Ikhlas Meski Salat dengan Tangan Terborgol
Selain harus mengalami berbagai bentuk intimidasi, relawan MER-C ini sempat harus menjalankan ibadah salat dengan tangan terborgol.
Editor:
Hasiolan Eko P Gultom
TRIBUNNEWS.COM, LAMPUNG - Ratusan orang berkumpul di lapangan sepakbola Desa Negara Ratu, Kecamatan Natar, Lampung Selatan, Kamis (24/6/2010) siang. Gurat penasaran tergambar di wajah mereka. Para aktivis Jamaah Muslimin dari berbagai wilayah di Lampung itu sedang menunggu kedatangan Nur Ikhwan Abadi, teman mereka.
Tak lama, pekik takbir membahana. Kalimat Allahu Akbar itu pertanda kedatangan sang mujahid, keluar dari mobil yang membawanya dari Bandara Raden Inten, Lampung Selatan, Nur Ikhwan langsung disalami rekan-rekannya. Bak pahlawan, ia diarak menuju Masjid Taqwa Muhajirun.

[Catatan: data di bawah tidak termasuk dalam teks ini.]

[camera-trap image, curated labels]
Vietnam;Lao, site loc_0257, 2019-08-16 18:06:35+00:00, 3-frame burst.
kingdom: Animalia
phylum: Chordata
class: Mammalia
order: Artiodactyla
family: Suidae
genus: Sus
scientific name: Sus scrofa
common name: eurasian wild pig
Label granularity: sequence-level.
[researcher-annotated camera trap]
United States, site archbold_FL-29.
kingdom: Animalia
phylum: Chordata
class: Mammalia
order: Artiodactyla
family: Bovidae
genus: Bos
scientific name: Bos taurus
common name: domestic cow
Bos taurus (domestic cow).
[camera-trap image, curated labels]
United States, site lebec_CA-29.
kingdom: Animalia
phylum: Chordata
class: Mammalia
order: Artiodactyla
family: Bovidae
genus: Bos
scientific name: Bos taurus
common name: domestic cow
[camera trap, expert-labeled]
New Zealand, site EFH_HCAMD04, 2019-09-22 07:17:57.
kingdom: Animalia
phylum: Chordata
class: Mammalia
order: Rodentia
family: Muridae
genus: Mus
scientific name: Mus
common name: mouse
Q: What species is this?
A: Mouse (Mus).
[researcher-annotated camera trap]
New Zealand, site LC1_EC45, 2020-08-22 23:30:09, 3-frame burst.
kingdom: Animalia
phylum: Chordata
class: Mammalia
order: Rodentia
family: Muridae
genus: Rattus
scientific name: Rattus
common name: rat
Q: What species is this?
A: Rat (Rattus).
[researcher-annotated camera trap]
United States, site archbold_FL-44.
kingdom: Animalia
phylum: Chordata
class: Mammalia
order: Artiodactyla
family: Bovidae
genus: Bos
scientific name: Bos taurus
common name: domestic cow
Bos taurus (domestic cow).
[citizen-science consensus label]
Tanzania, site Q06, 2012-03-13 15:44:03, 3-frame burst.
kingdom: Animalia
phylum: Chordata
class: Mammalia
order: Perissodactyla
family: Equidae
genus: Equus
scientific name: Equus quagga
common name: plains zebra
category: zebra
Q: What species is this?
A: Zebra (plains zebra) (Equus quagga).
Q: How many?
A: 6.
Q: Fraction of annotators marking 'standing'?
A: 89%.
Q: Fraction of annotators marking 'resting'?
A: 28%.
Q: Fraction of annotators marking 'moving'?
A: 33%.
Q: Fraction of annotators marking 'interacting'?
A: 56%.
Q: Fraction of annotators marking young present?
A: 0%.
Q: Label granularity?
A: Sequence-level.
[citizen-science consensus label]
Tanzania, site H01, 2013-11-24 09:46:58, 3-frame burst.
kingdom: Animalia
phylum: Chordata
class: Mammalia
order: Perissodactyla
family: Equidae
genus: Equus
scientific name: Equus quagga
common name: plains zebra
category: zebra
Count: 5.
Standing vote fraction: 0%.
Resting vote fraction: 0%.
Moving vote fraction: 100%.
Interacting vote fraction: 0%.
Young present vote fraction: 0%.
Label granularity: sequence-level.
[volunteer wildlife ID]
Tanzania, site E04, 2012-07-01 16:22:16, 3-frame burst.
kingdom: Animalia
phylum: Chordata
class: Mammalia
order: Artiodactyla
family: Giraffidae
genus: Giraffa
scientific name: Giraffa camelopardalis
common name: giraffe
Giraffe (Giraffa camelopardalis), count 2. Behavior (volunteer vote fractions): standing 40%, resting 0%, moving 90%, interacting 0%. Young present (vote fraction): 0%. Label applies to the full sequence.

"Ternyata untuk memperoleh sebuah kemuliaan itu tidaklah mudah. Hanya orang-orang yang dipilih Allah saja yang bisa meraihnya," ungkap pria lulusan Fakultas Teknik Universitas Lampung ini.
Ikhwan mengaku menyesal, saat berada di atas Mavi Marmara, para tentara Israel tidak menghujami dirinya dengan tembakan. Padahal, saat itu kepala dan punggungnya sudah dipenuhi laser dari senjata api para tentara zionis. "Bagi saya, mati di jalan Allah lebih baik dari segalanya," ujarnya.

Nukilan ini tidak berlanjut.